» **Text under study**
A flow diagram showing how training data flows into an ML algorithm to create a foundation model and how inputs and prompts flow into that foundation model to produce outputs. — Foundation models are general-purpose models created with machine-learning algorithms and a prompt customizes the model for a given input.

Foundation models are usually trained using deep-learning algorithms on extremely large datasets, like the majority of English-language text available on the Internet. Such models have learned surprising capabilities to answer all kinds of questions with natural-language prompts. They are usually used for generative tasks, such as generating answers to natural-language questions, but they can also be used for classification tasks as in the toxicity example. Training of foundation models is very expensive, and only a few organizations build them, but they are intended to be used broadly for many tasks. Usually, third-party foundation models are used over an API, but some (open-source) foundation models can also be hosted locally.

Foundation models do not have access to proprietary or recent information that was not part of the training data, and they may not have learned the capabilities for all tasks. For example, they cannot provide answers about private emails and may not have a good understanding of what is considered toxic language in recent slang used in gaming forums. To customize and extend foundation models, common strategies are (1) to fine-tune a copy of the model with custom training data (e.g., train it on internal email or gaming forum messages) and (2) to use in-context learning where additional information or instructions are provided as part of the prompt. In particular, the latter is common where internal data is provided as part of the prompt (see retrieval-augmented generation in chapter Thinking like a Software Architect) or additional examples are provided to give the model more context.

Classify the sentence into toxic or non-toxic. 
Text: We need to kill this process.
A: non-toxic
Text: RTFM
A: toxic
[more examples]
Text: [sentence to analyze]
A:

An example of a few-shot prompt, a form of in-context learning, that provides several examples about specific jargon before the actual sentence to analyze.

Foundation models shift the focus of what data scientists do significantly and shift various quality considerations compared to traditional machine learning. There is less attention on training models with custom training data and more focus on developing prompts and finding solutions to provide context for general-purpose models. Especially when it comes to analyzing and generating natural language and images, they can outperform traditional models on many tasks, but model size and inference costs can become a challenge, as we will discuss.

» **Study material**
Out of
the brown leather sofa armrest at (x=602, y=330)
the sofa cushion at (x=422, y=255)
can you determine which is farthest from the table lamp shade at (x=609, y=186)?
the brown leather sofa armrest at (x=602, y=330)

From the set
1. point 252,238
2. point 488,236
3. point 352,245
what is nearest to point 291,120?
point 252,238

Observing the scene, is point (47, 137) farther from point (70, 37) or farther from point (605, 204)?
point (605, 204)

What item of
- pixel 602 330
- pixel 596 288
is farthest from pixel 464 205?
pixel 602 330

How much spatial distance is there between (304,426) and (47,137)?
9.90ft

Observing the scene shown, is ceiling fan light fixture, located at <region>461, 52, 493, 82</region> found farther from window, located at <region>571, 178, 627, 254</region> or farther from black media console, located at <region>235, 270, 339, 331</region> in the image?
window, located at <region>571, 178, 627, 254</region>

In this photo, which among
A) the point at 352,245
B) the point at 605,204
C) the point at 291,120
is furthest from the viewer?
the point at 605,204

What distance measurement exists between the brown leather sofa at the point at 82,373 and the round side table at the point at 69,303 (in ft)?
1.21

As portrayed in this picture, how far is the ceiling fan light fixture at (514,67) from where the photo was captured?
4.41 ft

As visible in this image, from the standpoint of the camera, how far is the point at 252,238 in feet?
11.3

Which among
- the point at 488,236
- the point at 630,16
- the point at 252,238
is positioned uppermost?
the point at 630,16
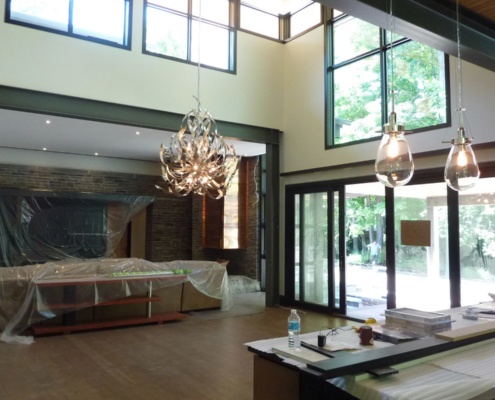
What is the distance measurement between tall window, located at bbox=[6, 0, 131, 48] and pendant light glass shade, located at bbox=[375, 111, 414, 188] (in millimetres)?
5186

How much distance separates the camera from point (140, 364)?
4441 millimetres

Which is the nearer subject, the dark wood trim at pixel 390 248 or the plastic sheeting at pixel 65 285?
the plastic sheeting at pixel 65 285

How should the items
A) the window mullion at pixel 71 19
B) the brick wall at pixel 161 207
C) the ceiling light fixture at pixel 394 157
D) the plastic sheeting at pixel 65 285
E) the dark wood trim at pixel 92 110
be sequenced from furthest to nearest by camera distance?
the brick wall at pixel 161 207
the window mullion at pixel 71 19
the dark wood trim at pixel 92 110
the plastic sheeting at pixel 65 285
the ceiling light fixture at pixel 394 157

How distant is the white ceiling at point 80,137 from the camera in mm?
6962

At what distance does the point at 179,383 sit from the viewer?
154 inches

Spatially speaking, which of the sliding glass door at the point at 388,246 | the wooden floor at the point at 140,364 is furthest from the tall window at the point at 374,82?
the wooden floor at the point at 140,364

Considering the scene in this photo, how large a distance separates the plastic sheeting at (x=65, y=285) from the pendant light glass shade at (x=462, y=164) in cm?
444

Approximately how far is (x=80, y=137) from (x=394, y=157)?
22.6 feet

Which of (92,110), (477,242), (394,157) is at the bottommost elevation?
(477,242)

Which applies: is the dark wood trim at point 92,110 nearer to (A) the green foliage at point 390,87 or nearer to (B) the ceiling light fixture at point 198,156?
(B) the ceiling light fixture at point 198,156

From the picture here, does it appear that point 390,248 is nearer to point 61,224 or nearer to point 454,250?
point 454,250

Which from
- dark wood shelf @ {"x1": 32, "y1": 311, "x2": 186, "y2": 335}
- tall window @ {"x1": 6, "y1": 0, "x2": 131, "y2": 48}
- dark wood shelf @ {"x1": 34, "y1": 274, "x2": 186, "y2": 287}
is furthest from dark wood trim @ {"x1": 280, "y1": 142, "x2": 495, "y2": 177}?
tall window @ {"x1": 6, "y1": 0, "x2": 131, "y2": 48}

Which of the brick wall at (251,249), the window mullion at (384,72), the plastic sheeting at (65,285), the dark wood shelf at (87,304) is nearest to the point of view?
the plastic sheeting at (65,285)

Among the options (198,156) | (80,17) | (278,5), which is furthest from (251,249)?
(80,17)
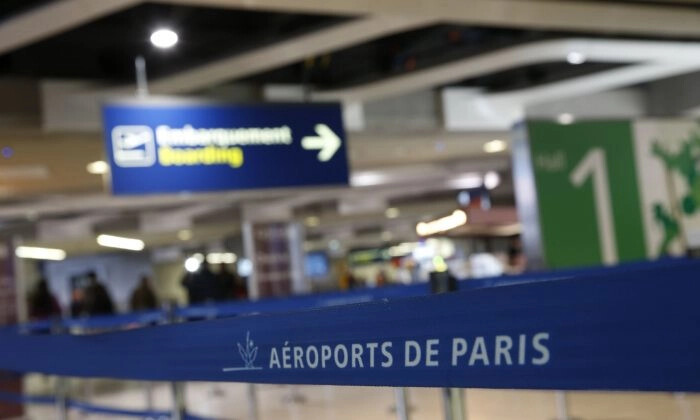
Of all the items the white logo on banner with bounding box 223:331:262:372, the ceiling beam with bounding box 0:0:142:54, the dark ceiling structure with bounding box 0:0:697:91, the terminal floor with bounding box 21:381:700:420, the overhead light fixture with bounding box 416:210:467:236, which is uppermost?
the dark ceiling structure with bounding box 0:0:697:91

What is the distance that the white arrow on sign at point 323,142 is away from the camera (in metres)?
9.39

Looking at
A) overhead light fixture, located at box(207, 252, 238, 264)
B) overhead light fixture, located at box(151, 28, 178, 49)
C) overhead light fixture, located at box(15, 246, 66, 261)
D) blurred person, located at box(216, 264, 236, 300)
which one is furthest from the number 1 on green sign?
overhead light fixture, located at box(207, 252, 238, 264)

...

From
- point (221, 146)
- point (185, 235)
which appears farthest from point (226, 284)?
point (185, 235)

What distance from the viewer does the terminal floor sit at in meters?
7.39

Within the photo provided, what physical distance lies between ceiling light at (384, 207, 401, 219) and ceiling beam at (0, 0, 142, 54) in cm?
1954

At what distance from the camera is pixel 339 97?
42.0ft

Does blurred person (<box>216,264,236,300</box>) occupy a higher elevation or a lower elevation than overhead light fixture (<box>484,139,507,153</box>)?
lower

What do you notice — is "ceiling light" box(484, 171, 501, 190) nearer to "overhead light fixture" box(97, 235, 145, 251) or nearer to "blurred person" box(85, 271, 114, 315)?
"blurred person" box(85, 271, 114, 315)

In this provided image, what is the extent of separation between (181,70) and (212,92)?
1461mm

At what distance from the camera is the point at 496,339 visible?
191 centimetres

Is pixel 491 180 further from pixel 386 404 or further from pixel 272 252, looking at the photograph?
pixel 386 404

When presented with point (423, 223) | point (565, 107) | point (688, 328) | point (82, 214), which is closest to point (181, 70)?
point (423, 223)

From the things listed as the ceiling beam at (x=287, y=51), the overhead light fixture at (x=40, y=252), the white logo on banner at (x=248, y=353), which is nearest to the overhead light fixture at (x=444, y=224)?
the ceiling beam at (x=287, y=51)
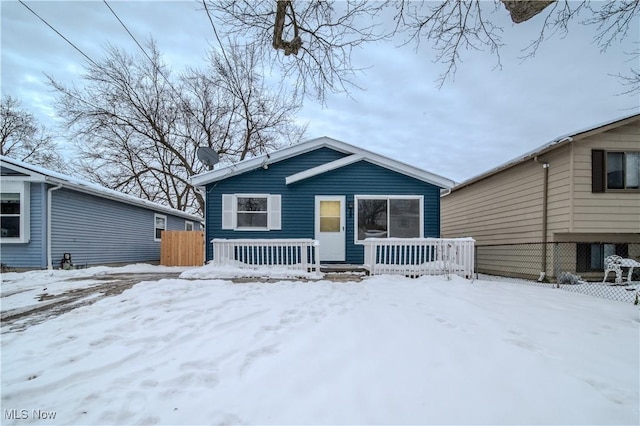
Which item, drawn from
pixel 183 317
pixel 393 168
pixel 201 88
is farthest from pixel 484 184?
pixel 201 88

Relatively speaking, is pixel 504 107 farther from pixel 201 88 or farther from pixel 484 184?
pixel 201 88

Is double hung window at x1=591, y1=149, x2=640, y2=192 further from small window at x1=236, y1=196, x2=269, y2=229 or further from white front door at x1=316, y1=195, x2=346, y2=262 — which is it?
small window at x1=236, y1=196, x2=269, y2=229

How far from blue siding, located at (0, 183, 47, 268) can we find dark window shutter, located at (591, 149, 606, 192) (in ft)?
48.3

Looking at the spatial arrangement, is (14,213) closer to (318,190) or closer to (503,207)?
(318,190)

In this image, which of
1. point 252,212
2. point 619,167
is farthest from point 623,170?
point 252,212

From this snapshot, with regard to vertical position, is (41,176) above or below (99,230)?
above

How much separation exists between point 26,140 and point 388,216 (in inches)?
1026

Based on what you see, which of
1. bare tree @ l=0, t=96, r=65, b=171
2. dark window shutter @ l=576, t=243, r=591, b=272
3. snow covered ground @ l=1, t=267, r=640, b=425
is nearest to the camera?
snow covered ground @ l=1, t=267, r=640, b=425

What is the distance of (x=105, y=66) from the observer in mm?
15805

» **Work instructions**
#1 Reproduce part of the passage on foundation models, beginning at the words "Classify the sentence" and stopping after "we will discuss.".
#2 In the passage on foundation models, how are third-party foundation models usually used?

» **Answers by item number**
#1
Classify the sentence into toxic or non-toxic. 
Text: We need to kill this process.
A: non-toxic
Text: RTFM
A: toxic
[more examples]
Text: [sentence to analyze]
A:

An example of a few-shot prompt, a form of in-context learning, that provides several examples about specific jargon before the actual sentence to analyze.

Foundation models shift the focus of what data scientists do significantly and shift various quality considerations compared to traditional machine learning. There is less attention on training models with custom training data and more focus on developing prompts and finding solutions to provide context for general-purpose models. Especially when it comes to analyzing and generating natural language and images, they can outperform traditional models on many tasks, but model size and inference costs can become a challenge, as we will discuss.

#2 Over an API.